▶ [EXCERPTED PASSAGE]
- Opening Delimiter -

OHP film? surely can’t get enough density with this…use coated dryfilms like grafolac or try digital transfer film( grafolac which I expose in the platemaker to the polymer)….going back to my days of gallery camera and wet film with lith film and developers, I think milky look is not enough fix and wash also-got to check are using the correct chemicals, and temperature also is a factor, red safelight for lithfilm..


Thank you for all your replies so far. I’m based in the UK, and I think that my terminology may be a little different from what is usually used in the USA. So apologies for any misunderstandings.

To be clear I print my image on an ordinary non photographic acetate and then place the acetate on top of my film in the UV unit for 12 seconds. I then place the film in developer, which causes the image to appear.

I think that Bruce may have a point about the UV light penetrating the black areas, I will use a shorter exposure time tomorrow and see if this helps. When making my images in Coreldraw, I use 100% black and I’m using the print menu in Coreldraw to print my images, but I’m not sure if my printer is printing as dense as it can. I use pdf files.

Geoffrey, I place my negative in the fixer for about 30 seconds. I don’t use any red or yellow lights. I just wait until dusk, then close the blinds in the bathroom. The black areas of the negatives come out perfectly black and I can’t see any light through them, it’s just the areas that are supposed to be clear that I’m having problems with.

As for the type of film I’m using, I’m not sure, to be honest. Like most people who hot foil in the UK, I get my film from a company called Polydiam. All I can say is that it comes in A4 sheets, is blue on one side and purple on the other. I’ve been placing my acetate positive on the purple side.

I’m not really disappointed with my results. I’ve only printed a few and I’ve been able to print from all except one of my attempts, and non of the plates have cracked. Apart from the frosting effect of the final plate, my only problem is knowing when to stop the washing process.

If I haven’t explained the method I’m using properly, I’ve been following the advice given in Chris Vasper’s blog, from the Quill Press here in the UK.


Best wishes

i checked out the quill press link-they say use water as hot as possible when washing out the polymer plate by hand—plates I have use have specific temperature and times for washout in a platemaker, so I would double check that with the spec of the plates you use.Also I rinse quickly with cold water after the machine has finished with the hot water.Quill also said dab with a (presumably?paper)kitchen towel to quickly dry the plate , polymer is still soft at this stage needs extra care, use hairdryer on back of the plate too, again plates usually have a spec for temperature and time of drying in platemaking machines.- could try a leather for car wash drying for first adsorption of water after plate is developed?…..but never made a plate for hotfoiling though………..Cheers


I just thought that I would post an update to my original question about the poor quality prints from my photopolymer plates.

- Closing Delimiter -

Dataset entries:
- Opening Delimiter -

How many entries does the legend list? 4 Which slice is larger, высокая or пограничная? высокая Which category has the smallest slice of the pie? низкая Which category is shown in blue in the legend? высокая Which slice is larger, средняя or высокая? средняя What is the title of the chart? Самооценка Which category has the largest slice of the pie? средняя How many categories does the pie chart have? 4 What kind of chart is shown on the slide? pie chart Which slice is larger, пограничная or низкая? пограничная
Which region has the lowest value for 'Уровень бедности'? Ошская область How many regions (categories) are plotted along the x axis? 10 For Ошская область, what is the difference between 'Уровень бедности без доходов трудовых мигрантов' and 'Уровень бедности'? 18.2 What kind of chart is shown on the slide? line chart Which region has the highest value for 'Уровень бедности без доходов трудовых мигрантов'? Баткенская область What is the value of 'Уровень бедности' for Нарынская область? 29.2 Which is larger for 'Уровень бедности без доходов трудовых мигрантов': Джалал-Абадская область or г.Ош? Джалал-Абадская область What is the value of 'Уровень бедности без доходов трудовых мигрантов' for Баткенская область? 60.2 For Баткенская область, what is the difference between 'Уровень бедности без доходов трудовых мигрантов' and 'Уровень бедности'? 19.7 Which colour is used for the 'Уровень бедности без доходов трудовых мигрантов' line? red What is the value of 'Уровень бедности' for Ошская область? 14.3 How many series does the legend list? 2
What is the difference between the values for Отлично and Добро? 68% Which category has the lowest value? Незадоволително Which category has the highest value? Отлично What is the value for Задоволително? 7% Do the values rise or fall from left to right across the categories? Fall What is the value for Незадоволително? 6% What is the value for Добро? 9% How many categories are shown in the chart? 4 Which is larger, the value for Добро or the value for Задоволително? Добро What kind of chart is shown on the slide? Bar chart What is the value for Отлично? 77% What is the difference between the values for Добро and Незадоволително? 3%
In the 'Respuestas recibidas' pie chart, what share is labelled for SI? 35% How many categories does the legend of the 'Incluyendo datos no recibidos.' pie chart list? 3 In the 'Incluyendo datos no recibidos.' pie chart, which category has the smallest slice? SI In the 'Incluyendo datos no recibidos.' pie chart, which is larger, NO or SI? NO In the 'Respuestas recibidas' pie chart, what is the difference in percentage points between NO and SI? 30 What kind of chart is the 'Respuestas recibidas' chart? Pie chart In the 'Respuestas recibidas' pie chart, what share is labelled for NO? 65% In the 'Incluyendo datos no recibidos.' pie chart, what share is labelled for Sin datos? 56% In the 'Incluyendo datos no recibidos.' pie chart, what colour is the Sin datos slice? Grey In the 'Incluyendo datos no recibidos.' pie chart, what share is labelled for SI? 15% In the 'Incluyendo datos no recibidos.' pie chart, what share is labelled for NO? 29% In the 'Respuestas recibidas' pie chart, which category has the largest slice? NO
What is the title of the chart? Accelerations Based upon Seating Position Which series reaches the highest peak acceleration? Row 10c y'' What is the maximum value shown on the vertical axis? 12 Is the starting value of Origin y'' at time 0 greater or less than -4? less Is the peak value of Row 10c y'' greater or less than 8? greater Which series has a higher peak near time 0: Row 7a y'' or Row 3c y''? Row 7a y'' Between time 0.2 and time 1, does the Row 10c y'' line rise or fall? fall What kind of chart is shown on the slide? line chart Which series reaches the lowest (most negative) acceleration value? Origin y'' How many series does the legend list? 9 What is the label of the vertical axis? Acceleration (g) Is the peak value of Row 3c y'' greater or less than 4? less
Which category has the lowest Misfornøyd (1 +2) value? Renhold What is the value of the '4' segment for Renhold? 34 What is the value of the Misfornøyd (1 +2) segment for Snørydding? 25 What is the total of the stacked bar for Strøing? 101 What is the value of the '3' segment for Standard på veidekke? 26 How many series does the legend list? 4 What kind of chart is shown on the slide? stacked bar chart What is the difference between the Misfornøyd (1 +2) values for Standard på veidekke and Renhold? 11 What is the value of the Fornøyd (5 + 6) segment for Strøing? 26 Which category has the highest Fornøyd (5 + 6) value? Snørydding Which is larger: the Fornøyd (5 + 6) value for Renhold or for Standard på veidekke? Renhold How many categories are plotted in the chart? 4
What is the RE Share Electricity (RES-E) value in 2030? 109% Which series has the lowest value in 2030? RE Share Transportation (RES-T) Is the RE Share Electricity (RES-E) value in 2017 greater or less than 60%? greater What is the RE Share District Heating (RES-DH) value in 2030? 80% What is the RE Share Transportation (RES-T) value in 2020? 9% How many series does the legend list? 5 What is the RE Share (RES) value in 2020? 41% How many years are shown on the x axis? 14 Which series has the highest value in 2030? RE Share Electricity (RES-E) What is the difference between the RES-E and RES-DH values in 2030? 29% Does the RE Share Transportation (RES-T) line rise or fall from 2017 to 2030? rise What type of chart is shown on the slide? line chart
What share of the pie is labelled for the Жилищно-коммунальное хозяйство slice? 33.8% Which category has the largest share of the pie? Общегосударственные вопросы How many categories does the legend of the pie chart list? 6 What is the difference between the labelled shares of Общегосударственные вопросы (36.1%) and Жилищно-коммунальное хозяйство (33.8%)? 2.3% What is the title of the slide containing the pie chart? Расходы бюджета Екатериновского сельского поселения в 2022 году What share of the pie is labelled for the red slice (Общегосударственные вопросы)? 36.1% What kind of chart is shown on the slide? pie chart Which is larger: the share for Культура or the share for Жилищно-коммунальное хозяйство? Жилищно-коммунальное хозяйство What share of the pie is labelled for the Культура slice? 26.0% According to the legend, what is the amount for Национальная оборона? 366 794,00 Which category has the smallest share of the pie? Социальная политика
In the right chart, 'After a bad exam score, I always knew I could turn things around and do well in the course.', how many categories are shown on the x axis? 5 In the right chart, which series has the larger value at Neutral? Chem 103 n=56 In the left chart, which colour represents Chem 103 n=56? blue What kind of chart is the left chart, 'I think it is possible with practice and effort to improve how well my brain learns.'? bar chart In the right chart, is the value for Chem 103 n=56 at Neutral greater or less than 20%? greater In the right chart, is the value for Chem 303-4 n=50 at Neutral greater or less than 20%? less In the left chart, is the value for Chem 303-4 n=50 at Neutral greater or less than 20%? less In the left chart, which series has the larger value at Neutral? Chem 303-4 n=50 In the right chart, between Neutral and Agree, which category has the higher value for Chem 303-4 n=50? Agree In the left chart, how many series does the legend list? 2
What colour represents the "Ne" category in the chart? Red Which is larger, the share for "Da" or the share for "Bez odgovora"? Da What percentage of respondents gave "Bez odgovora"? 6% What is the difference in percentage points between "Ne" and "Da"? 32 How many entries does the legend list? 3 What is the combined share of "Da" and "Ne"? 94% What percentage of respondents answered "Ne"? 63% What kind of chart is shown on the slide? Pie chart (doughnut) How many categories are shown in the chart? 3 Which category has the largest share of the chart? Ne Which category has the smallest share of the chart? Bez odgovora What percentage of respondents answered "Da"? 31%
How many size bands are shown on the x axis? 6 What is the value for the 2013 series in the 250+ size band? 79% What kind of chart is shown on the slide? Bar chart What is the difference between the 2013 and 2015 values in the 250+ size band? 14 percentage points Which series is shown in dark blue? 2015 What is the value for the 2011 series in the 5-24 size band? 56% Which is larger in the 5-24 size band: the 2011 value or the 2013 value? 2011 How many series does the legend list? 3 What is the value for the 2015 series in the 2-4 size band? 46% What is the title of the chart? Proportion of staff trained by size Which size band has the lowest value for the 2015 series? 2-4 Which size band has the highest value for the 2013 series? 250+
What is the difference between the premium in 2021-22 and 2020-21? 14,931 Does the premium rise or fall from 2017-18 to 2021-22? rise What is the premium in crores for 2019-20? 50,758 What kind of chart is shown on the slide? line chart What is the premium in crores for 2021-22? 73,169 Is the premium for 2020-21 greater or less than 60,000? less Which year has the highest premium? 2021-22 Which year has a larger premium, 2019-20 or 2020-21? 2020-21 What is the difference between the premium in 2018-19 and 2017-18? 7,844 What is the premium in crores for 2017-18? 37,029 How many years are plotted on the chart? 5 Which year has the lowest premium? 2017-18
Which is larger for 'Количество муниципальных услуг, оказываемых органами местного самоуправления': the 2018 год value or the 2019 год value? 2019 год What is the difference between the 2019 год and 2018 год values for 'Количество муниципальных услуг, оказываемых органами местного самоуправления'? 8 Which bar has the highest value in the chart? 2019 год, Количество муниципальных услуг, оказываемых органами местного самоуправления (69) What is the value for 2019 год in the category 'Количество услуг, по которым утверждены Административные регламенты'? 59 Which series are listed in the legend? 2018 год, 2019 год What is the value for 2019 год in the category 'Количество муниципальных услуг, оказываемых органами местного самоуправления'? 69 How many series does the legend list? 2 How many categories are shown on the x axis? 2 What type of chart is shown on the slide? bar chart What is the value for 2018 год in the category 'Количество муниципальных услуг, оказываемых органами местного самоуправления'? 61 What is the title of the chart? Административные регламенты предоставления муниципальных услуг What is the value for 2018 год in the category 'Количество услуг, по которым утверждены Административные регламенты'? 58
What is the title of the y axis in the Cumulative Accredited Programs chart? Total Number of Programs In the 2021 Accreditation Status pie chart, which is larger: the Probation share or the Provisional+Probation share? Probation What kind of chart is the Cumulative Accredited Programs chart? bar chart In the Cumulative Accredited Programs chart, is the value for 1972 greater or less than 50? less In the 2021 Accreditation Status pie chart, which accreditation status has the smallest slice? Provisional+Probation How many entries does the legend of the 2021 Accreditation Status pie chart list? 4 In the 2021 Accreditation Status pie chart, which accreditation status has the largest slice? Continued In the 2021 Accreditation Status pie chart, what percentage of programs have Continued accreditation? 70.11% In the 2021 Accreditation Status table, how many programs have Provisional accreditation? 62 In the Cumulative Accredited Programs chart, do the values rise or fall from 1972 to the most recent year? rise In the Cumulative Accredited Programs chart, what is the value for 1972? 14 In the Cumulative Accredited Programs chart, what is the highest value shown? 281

- Closing Delimiter -

▶ [TASKS TO CARRY OUT]
**A.** In the forum thread about photopolymer plates, how long does the poster leave the negative in the fixer?
**B.** Update the forum thread about photopolymer plates from "Thank you for" to "for any misunderstandings.", swapping "terminology" for "vocabulary".
The listing plays no part in anything asked here.

▶ [ANSWERS TO EACH TASK]
**A.** About 30 seconds.

**B.**
Thank you for all your replies so far. I’m based in the UK, and I think that my vocabulary may be a little different from what is usually used in the USA. So apologies for any misunderstandings.